In the election held on May 22-25 in 28 member states of the EU, anti-immigration and anti-EU parties won 140 of the 751 seats at the European Parliament. Most notable was its ubiquitous surge in important member states.
In the United Kingdom, the right-wing UK Independence Party (UKIP), led by Nigel Farage, won 24 of the UK’s 73 seats, bettering both the Conservatives (19 seats) and Labour (20 seats). In France, the anti-immigrant far right party, Front National, has emerged as the largest party with 24 seats.
Likewise in Denmark, anti-immigrant Danish People’s Party (DF) secured 26.7% of the votes. Anti-Europe and anti-immigrant parties also made gains in Hungary, Germany, Austria and the Netherlands. In Sweden, the far-right Sweden democrats won 7 percent support compared to 3.3 percent in 2009. However, especially troubling were the gains made by Greece based Golden Dawn, a neo-Nazi party, which secured 10% of the vote.
This anger against immigration policies was on show during the previous European Parliament election as well. In 2009 far-right groups and fringe parties gained large support in Netherlands, Austria, Hungary, Denmark, Slovakia and Finland.
On February 9 this year, when Switzerland, a non-European Union (EU) member, voted in referendum to impose quotas on immigrants, far-right anti-immigrant parties in Europe were encouraged. In Netherlands’ Geert Wilders, head of the anti-immigrant Dutch Freedom Party had tweeted, “What the Swiss can do, we can do too: Cut immigration and leave the EU.”
Immigration reform has been at the center of political debate in Europe. In the UK, according the Office for National Statistics, there was a rise of more than 30% in net migration to Britain in the year to September 2013. Most migrants’ into UK came from recession-hit EU countries. Net migration to Britain from the EU has doubled in the past year and is at the highest level since 1964.

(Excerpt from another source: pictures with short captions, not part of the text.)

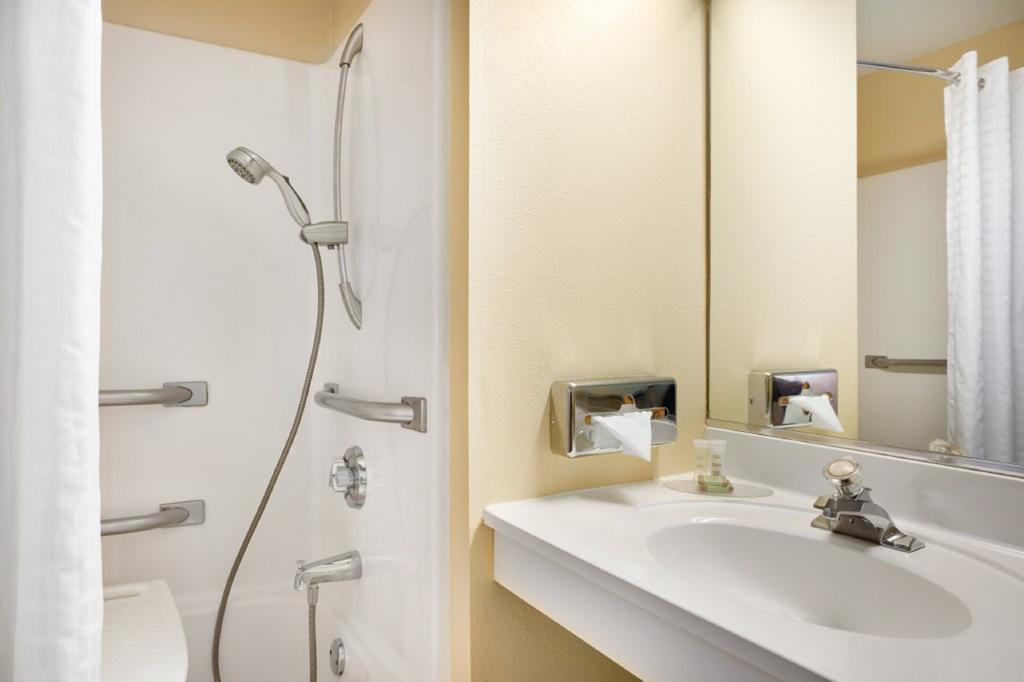 Motel Super 8 By Wyndham 2*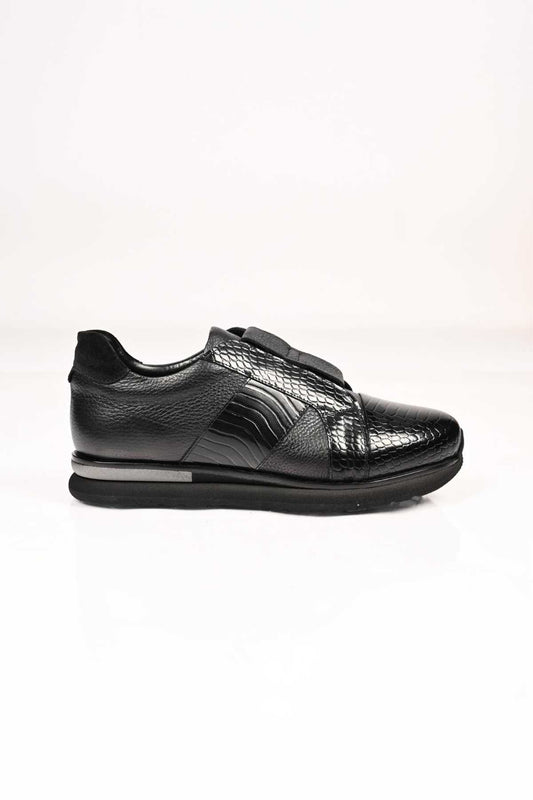 Bestello Men's Genuine Leather Slip-On Sneakers with Elastic EVA Sole 172-64300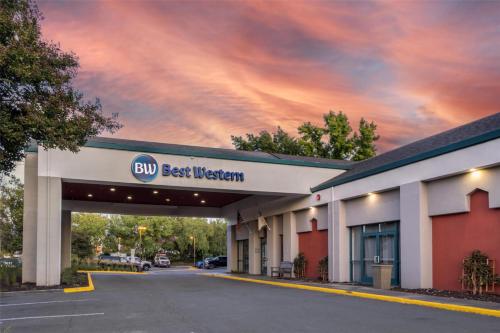Best Western Heritage Inn - image 14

Given the stricter visa regimes, the number of non-EU migrants has declined in the same time period. The number of students coming in for higher education was down by 34%. South Asian student too have increasingly found it difficult to get a visa to the UK: the number of overseas students from India has fallen by 21%, and from Pakistan by 55%.
However, not all political analysts are too alarmed. Dough Sauders of The Globe and the Mail writes, ‘these parties (anti-immigrant and anti-EU) will play not part in the governing of Europe, as no mainstream parties will work with them.’

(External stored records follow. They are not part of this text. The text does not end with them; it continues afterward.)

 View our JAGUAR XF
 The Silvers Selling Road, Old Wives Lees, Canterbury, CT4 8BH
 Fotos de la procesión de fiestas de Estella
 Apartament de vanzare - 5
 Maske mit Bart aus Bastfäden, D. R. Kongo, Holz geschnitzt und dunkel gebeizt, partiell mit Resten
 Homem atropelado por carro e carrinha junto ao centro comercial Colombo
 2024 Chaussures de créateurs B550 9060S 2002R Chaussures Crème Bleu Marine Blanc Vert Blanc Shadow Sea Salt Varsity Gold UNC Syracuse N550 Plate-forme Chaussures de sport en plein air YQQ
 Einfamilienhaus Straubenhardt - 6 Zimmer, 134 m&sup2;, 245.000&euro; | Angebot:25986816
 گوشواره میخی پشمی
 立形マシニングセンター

Indeed, even with 140 seats anti-immigrant parties do not have the numbers to control the European government; the conservative caucus, EPP, still remains the largest group with 214 seats, followed by the moderate centre-left with 188 seats; liberals with 64; and Greens with 52.

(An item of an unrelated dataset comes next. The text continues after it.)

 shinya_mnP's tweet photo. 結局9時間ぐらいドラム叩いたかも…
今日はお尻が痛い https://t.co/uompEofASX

Similarly, Cas Mudde, author of Populist Radical Right Parties in Europe, argues “that thesis of a new radical right has been used at least three times since the early 1980s and, whether we like it or not, the new new radical right is actually quite old.”
Regardless, the continuing trend of vote surge of anti-immigrant parties throughout Europe is deeply troubling. The vote against immigration is a vote against the status quo. It questions Europe’s attempts to balance diversity, social welfare, investment, and identity.